[DIRECTIONS FOR THIS TASK] Look in the data below for the line that has "var. maritimus G.Mey.", then print exactly every line from there through the line that has "Meyer's Lemons (Yum!)", leaving pictures out.

[RECORDS PROVIDED]

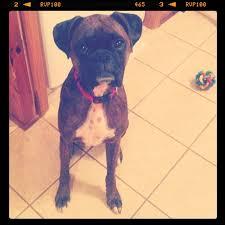boxer dog utah boxer dog a foodie stays fit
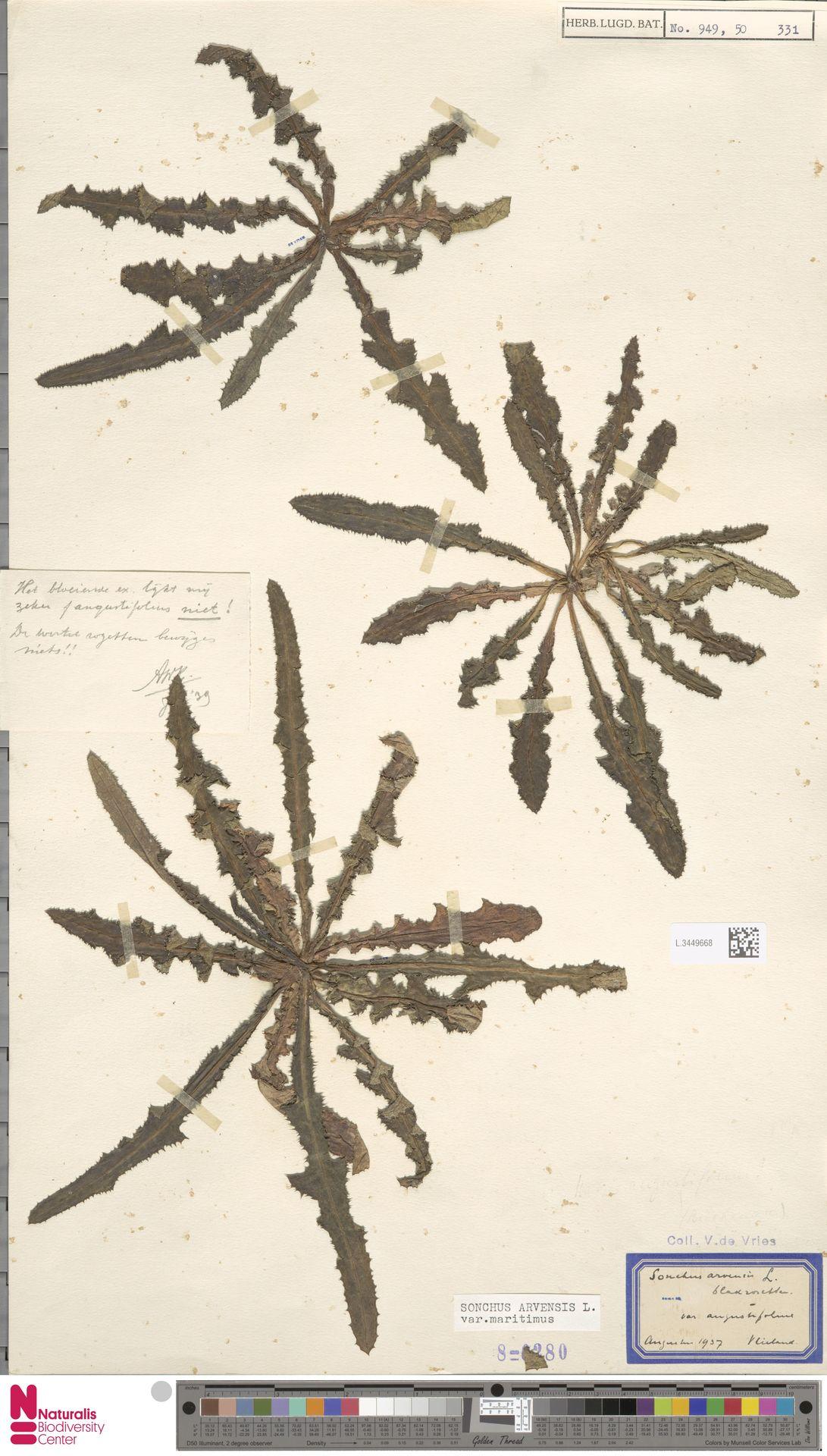L.3449668   Sonchus arvensis var. maritimus G.Mey.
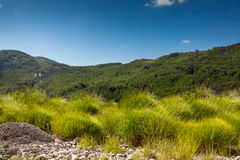 View on field with high green grass, forest and mountain Royalty Free Stock Images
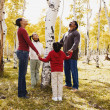 African family holding hands around tree — Stock Photo #52077955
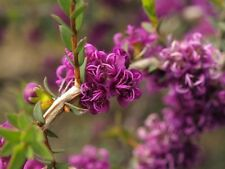Violet Honey-Myrtle Medium Shrub seed Superb Floral Display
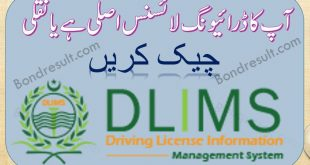DLIMS Punjab
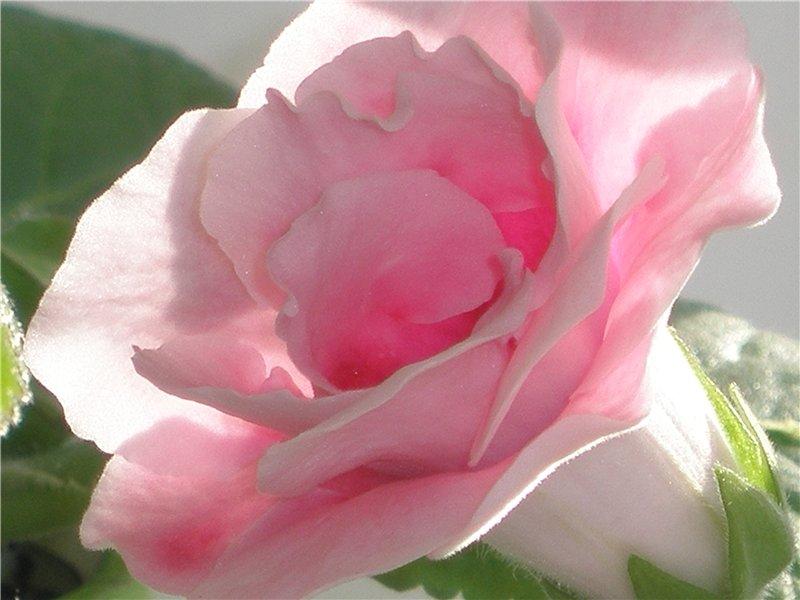 Цветы глоксиния уход размножение 88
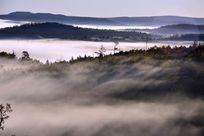 原始林晨雾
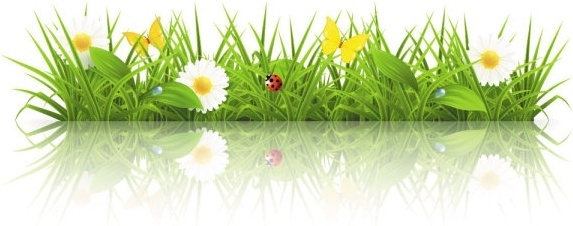 573x226 Spring Free Vector Download (2,180 Free Vector) For Commercial Use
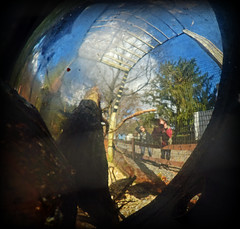 Corvid Sunday Selfie (MTSOfan) Tags: mirror convex jan janice john mtsofan selfportrait hss selfiesunday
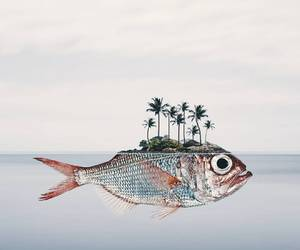 fish, art, and surrealism image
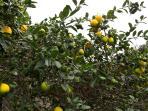 Meyer's Lemons (Yum!)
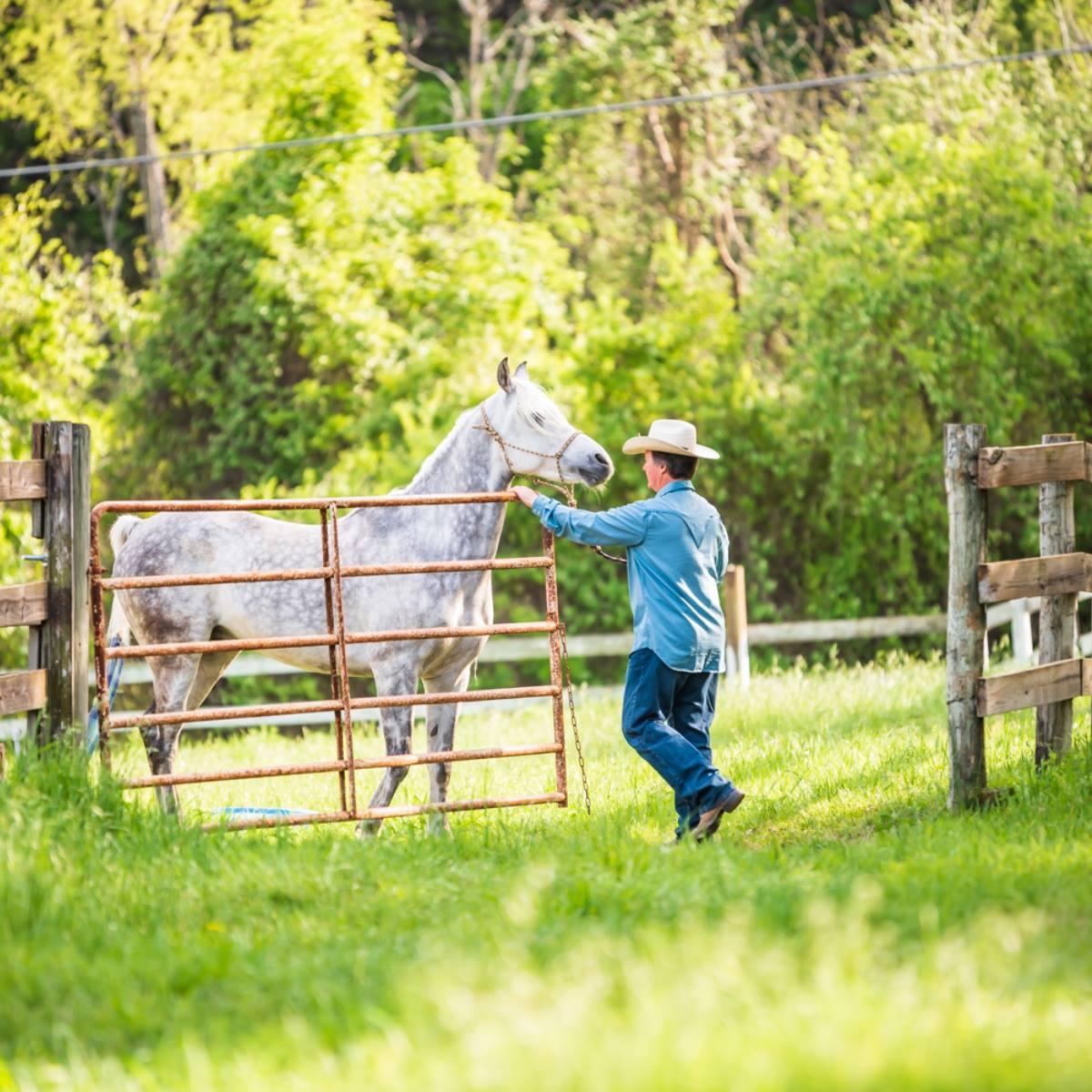 HorseGate1.jpg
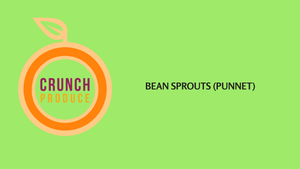 Bean Sprouts (Punnet)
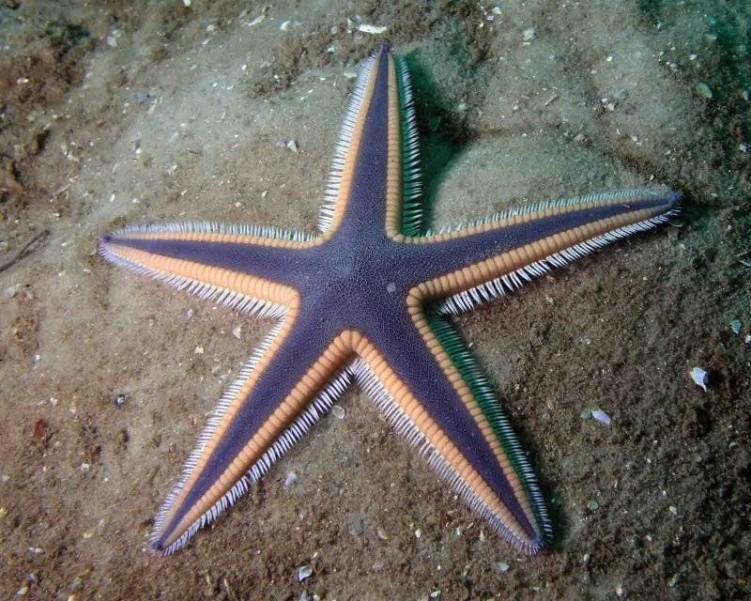 Самые красивые морские звезды в мире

[ANSWER AREA]
L.3449668   Sonchus arvensis var. maritimus G.Mey.
 View on field with high green grass, forest and mountain Royalty Free Stock Images
 African family holding hands around tree — Stock Photo #52077955
Violet Honey-Myrtle Medium Shrub seed Superb Floral Display
DLIMS Punjab
 Цветы глоксиния уход размножение 88
 原始林晨雾
 573x226 Spring Free Vector Download (2,180 Free Vector) For Commercial Use
 Corvid Sunday Selfie (MTSOfan) Tags: mirror convex jan janice john mtsofan selfportrait hss selfiesunday
 fish, art, and surrealism image
 Meyer's Lemons (Yum!)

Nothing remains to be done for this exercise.